School: School of Government and Society
Department: Department of Political Science and International Studies
Level: Second Year (LI) Undergraduate
Semester: 1 and 2
Contact hours: Lectures: 20 hours; Seminars: 20 hours; Guided independant study: 160 hours
Module Co-ordinator: Dr Peter Watt
This module is a basic introduction to public choice theory. It provides an economic analysis of the reasons for the existence of the public sector, and uses a few elementary economic concepts to analyse some key questions concerning central and local government action. Why might it be rational to be ignorant of parties’ policies in an election? How instructive is it to regard politicians as being akin to firms, but maximising votes instead of profits? Why does income redistribution often flow from the poor to the rich instead of the other way? What motivates bureaucrats? How can the relationship between collective and individual interests be analysed through game theory?

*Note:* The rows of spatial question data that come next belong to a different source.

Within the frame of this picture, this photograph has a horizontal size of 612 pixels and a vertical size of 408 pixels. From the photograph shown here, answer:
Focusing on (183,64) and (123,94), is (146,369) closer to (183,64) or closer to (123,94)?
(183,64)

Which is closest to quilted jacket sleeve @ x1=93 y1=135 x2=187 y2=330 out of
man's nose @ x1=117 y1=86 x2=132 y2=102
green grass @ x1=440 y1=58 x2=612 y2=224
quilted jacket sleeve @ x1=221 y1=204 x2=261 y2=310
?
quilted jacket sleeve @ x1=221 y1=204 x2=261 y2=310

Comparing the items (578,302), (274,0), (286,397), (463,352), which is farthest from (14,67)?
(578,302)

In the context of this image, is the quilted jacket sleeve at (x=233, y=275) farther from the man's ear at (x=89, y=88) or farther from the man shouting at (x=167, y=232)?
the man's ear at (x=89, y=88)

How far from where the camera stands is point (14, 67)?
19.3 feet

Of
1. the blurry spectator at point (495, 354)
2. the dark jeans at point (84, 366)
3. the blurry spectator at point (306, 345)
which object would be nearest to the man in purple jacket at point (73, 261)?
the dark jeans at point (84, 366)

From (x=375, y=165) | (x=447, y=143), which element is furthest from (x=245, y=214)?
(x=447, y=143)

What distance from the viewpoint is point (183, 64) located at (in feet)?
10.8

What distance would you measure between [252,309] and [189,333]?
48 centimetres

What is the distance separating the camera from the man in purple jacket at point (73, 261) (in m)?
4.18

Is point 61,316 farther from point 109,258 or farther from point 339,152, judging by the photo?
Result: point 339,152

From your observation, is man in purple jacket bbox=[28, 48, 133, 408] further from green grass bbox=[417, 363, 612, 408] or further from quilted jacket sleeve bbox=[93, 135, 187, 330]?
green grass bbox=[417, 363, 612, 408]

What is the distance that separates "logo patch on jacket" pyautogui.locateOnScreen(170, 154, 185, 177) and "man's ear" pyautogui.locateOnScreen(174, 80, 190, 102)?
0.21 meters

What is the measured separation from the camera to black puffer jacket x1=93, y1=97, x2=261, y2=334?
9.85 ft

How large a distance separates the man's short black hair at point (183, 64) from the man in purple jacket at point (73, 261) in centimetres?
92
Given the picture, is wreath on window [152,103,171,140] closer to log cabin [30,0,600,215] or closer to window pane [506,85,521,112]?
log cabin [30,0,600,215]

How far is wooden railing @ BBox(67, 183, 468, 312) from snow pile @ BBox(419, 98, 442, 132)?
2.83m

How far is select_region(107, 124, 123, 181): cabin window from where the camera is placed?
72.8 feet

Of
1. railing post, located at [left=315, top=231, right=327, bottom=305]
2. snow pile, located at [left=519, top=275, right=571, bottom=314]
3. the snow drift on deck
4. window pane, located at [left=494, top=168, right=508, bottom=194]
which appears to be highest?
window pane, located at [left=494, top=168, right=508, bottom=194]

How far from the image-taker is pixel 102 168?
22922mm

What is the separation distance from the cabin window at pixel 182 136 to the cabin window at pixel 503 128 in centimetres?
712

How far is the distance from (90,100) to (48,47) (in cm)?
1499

Students successfully completing this module will be expected to:
- demonstrate an understanding of the basic elements of Public Choice theory and how to apply economic reasoning and analysis to issues of government intervention
- demonstrate a knowledge of some elementary concepts and examples of game theory, collective action and voting theory as applied to the analysis of government
- understand generally how political issues and actions can be analysed in economic terms.
- 2 x 2000 words assessed work = 90%
- 1 x oral contributions to seminars 10%
The modules listed on the website for this programme are regularly reviewed to ensure they are up-to-date and informed by the latest research and teaching methods. Unless indicated otherwise, the modules listed for this programme are for students starting in 2018. On rare occasions, we may need to make unexpected changes to compulsory modules; in this event we will contact offer holders as soon as possible to inform or consult them as appropriate.